***** STUDY TEXT *****
Friday, January 26, 2018

Stock Market -- More Amber Lights

As the SPX continues to surpass generational overbought records, I have a couple of more
signals to keep in mind. The SPX is now trading at a 13.4% premium to its 40 wk. moving
average. This is not a record, but history shows that when the market exceeds its 40 wk. m/a
by more than 10%, the odds are only about 1in 4 that the market will make good further progress
over the next six months or so. This signal does not imply a bear market will be coming along,
but a correction of substance is certainly not out of the question. Also, with a powerful run-up
in place, the intermediate and longer term price momentum indicators (ROC% below) are
getting extended. They also portend but do not fore-ordain a discontinuation of momentum
uptrends ahead.  SPX Weekly

The SPX has also turned parabolic in this powerful rally. It has not and need not complete
its move, but for a long term veteran of the markets, such levitation is absolutely fascinating.
***** GIVEN ENTRIES *****
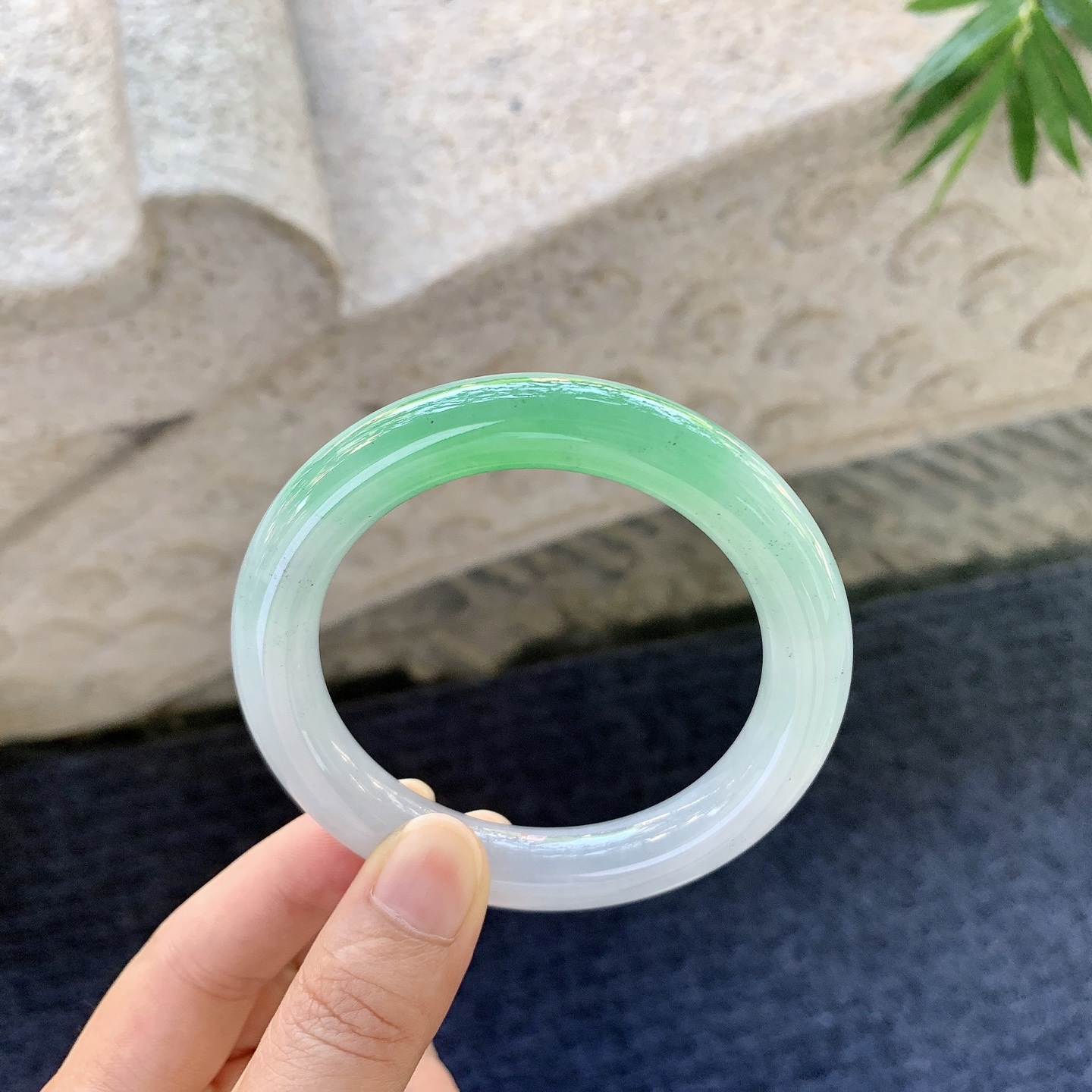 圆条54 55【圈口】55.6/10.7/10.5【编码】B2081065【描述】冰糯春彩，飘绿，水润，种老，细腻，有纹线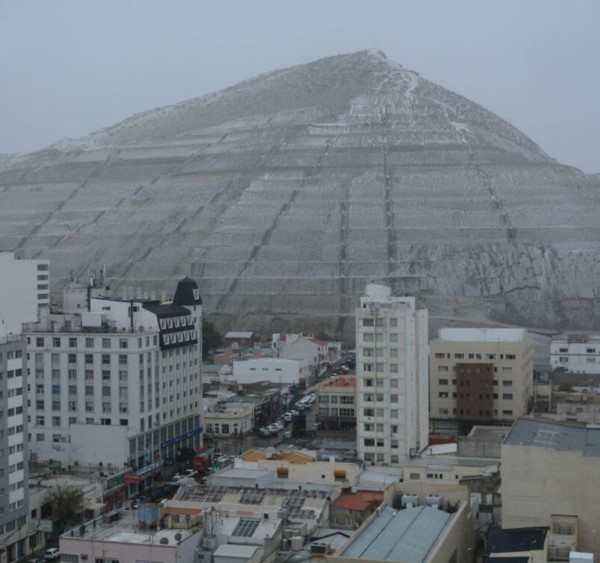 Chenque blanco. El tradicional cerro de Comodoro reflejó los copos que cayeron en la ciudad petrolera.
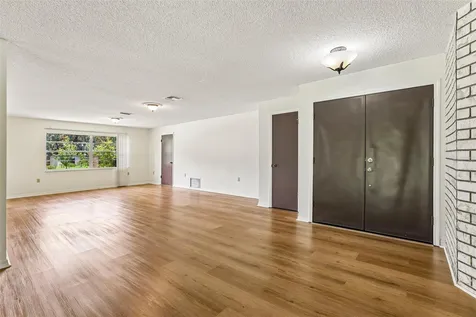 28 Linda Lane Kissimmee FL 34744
*****
***** GIVEN ENTRIES *****
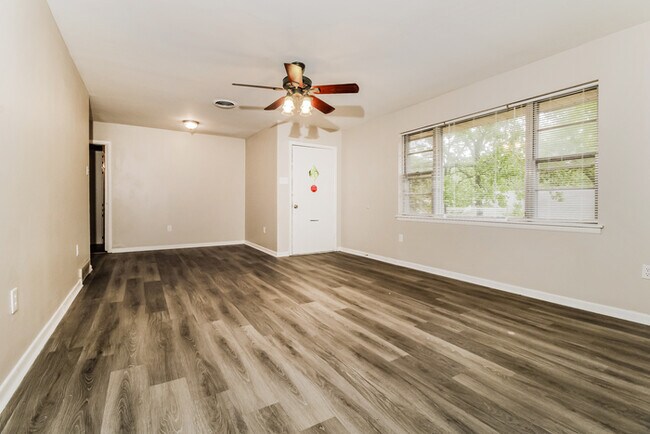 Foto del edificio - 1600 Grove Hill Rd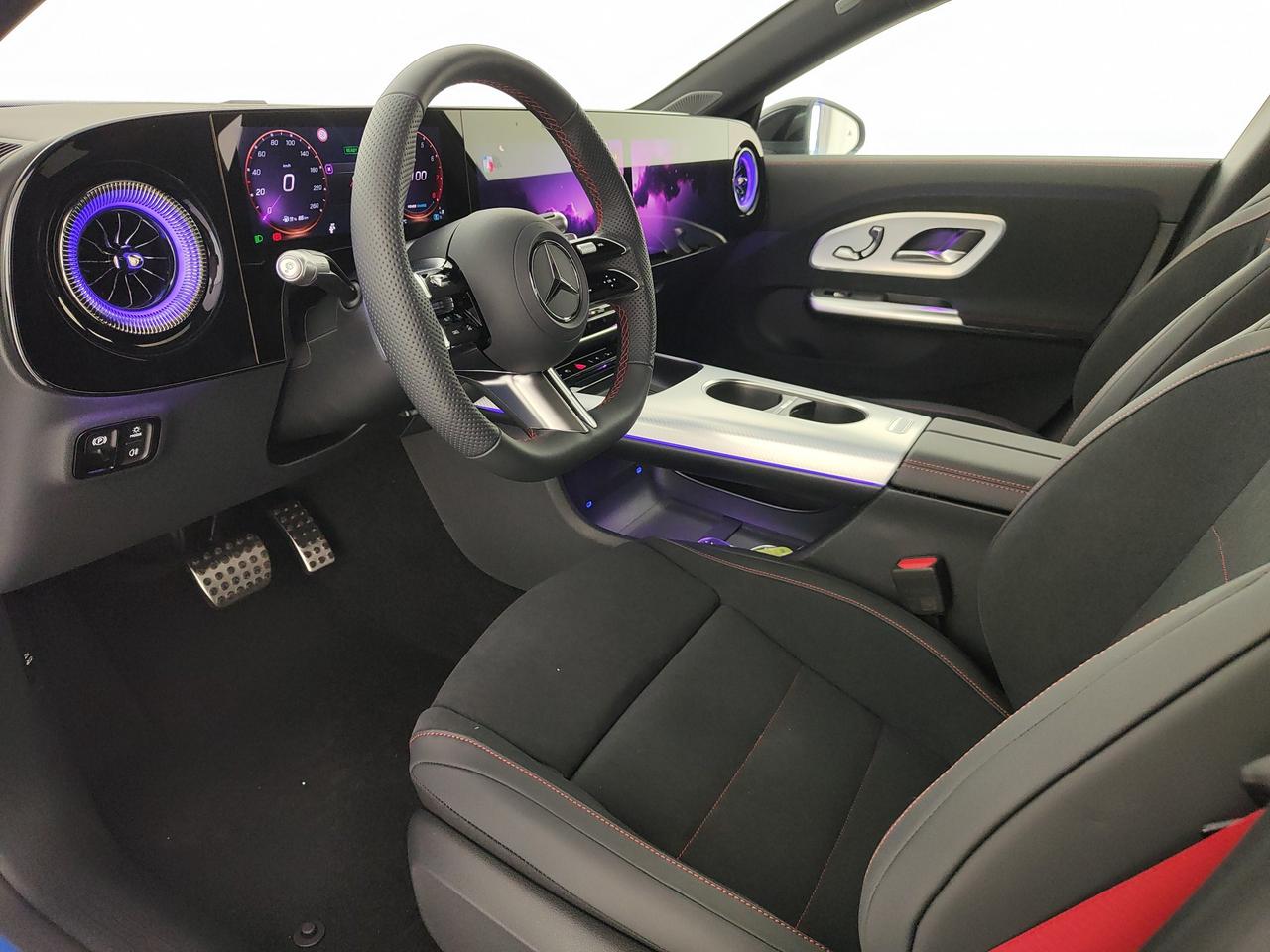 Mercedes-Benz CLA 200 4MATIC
*****
***** GIVEN ENTRIES *****
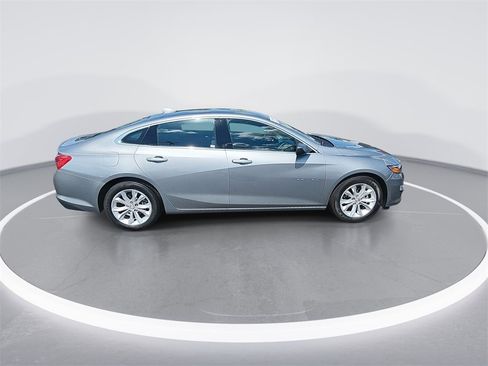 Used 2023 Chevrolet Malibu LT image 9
*****
__WORK ITEM 1__
Answer from the stock market post:
(a) How far above its 40-week moving average is the SPX now trading?
(b) When the market exceeds its 40-week moving average by more than 10%, what are the odds that it will make good further progress over the next six months or so?
(c) What has the SPX turned in this powerful rally?
__WORK ITEM 2__
Reproduce the part of the stock market post between "The SPX has" and "is absolutely fascinating.", inclusive.

__RESULT 1__
(a) A 13.4% premium.
(b) Only about 1 in 4.
(c) Parabolic.

__RESULT 2__
The SPX has also turned parabolic in this powerful rally. It has not and need not complete
its move, but for a long term veteran of the markets, such levitation is absolutely fascinating.